PyTorch project is a Python package that provides GPU accelerated tensor computation and high level functionalities for building deep learning networks. For licensing details, see the PyTorch license doc on GitHub.

In the sections below, we provide guidance on installing PyTorch on Databricks and give an example of running PyTorch programs.

Note

This is not a comprehensive guide to PyTorch. Refer to the PyTorch website.

Install PyTorch

Databricks Runtime for ML

PyTorch is included in Databricks Runtime 5.1 ML Beta and above. You can create a cluster using Databricks Runtime ML and start using PyTorch. See Databricks Runtime for Machine Learning.

Databricks Runtime

We recommend using the PyTorch included on Databricks Runtime for ML. However, if you must use Databricks Runtime, PyTorch can be installed as a Databricks PyPI library.
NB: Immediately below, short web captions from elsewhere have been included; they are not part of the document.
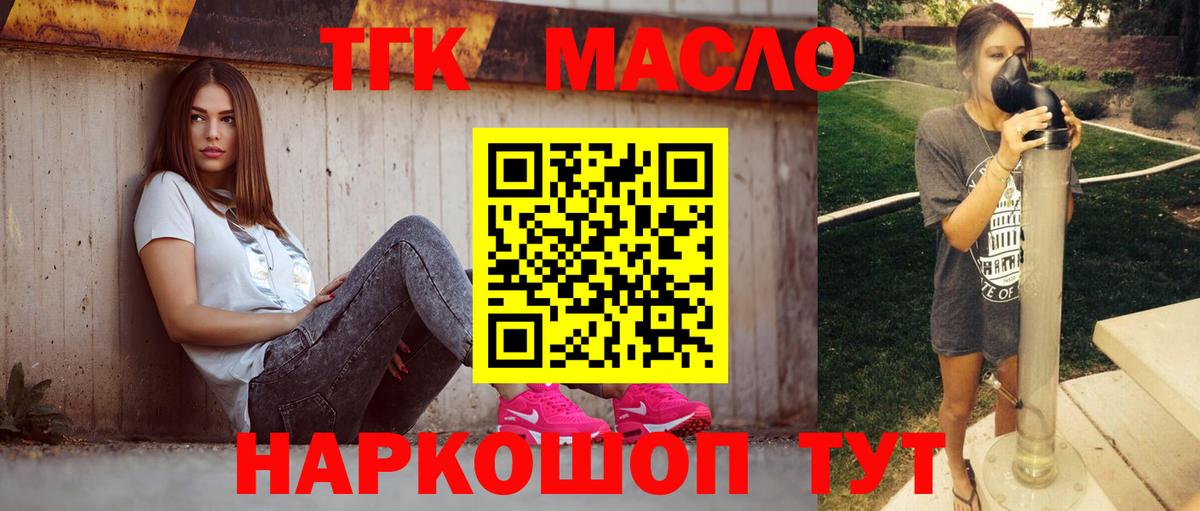Дистиллят ТГК концентрат Спасск-Дальний
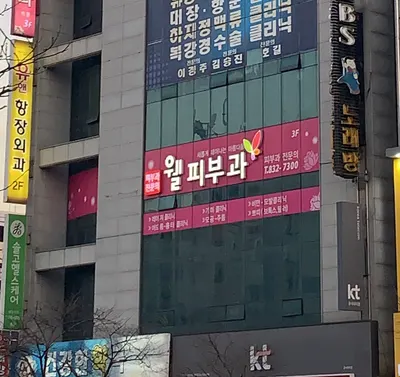웰피부과의원 — 업체가 네이버 플레이스에 올린 사진 1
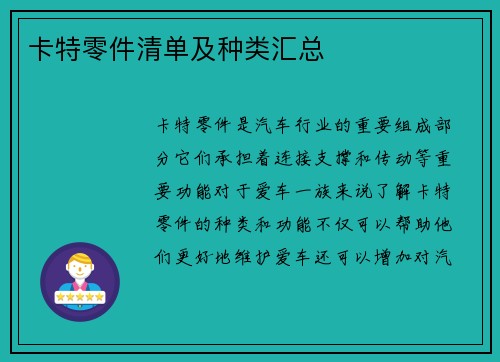 卡特零件清单及种类汇总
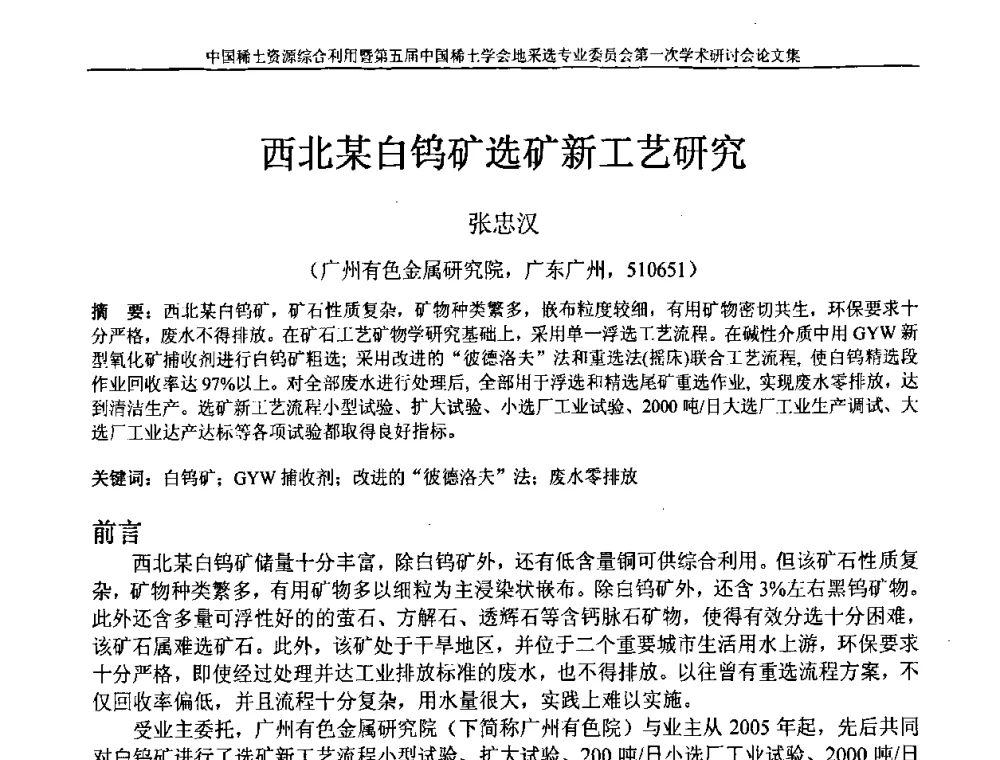西北某白钨矿选矿新工艺研究 - 中国稀土资源综合利用研讨会暨第五届中国稀土学会地采选专业委员会第一次学术会议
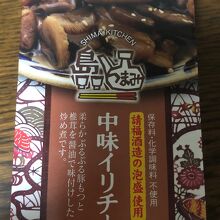 中味イリチー（缶詰）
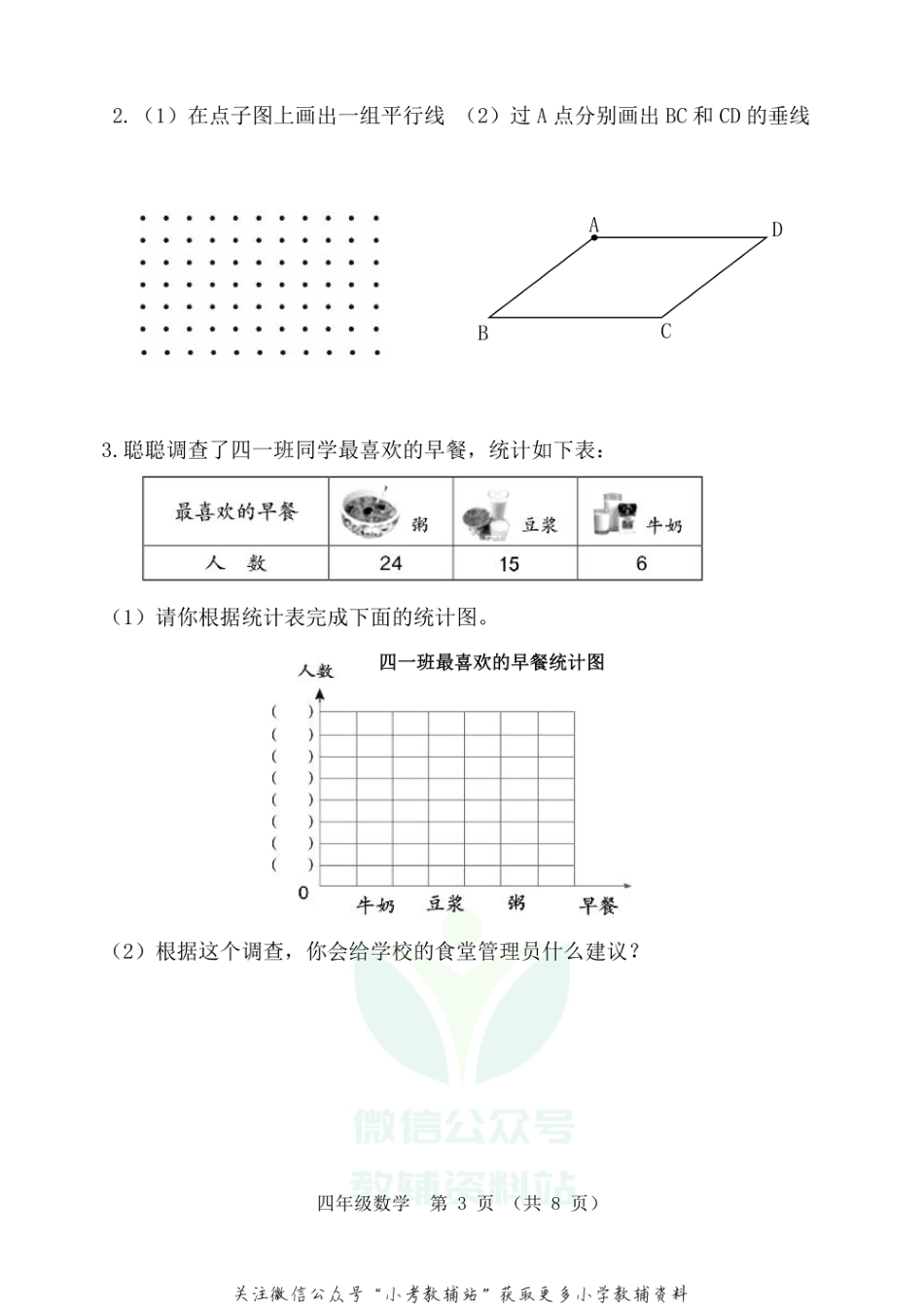 山东省潍坊市安丘市数学四年级第一学期期末学情自主检测 2020-2021学年（青岛版）_第3页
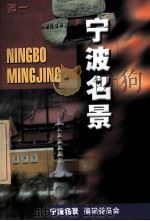宁波名景（1999 PDF版）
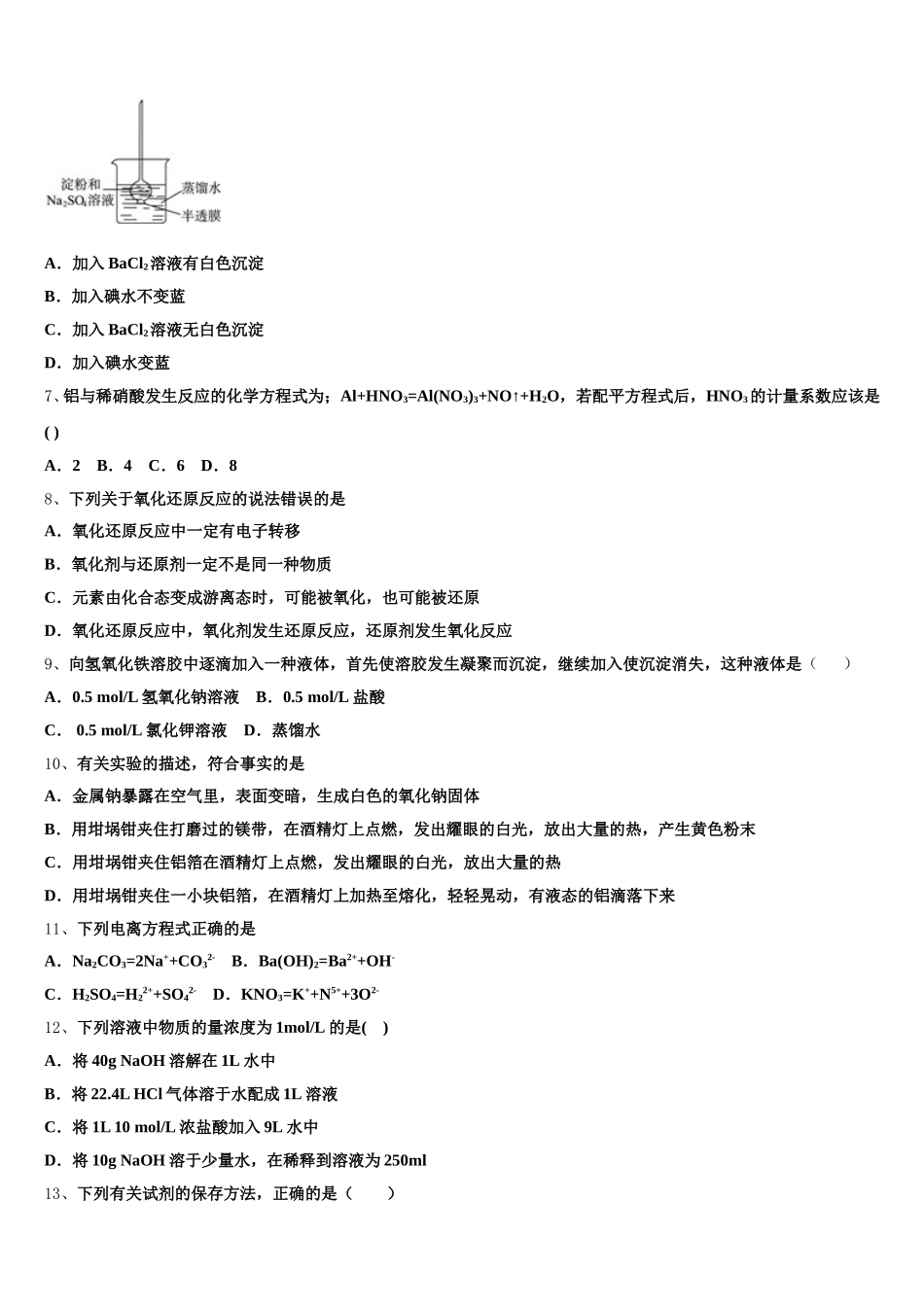 湖南省会同一中2026届化学高一第一学期期中经典试题含解析_第2页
We show how to install PyTorch 1.1.0 below:

  • On GPU clusters, install pytorch and torchvision by specifying the following:
    • torch==1.1.0
    • torchvision==0.3.0
  • On CPU clusters, install pytorch and torchvision by using the wheel files below:
    • Python 3:
      • https://download.pytorch.org/whl/cpu/torch-1.1.0-cp35-cp35m-linux_x86_64.whl
      • https://download.pytorch.org/whl/cpu/torchvision-0.3.0-cp35-cp35m-linux_x86_64.whl
    • Python 2:
      • https://download.pytorch.org/whl/cpu/torch-1.1.0-cp27-cp27mu-linux_x86_64.whl
      • https://download.pytorch.org/whl/cpu/torchvision-0.3.0-cp27-cp27mu-linux_x86_64.whl

Use PyTorch on a single node

To test and migrate single-machine PyTorch workflows, you can start with a driver-only cluster on Databricks by setting the number of workers to zero. Though Apache Spark is not functional under this setting, it is a cost-effective way to run single-machine PyTorch workflows.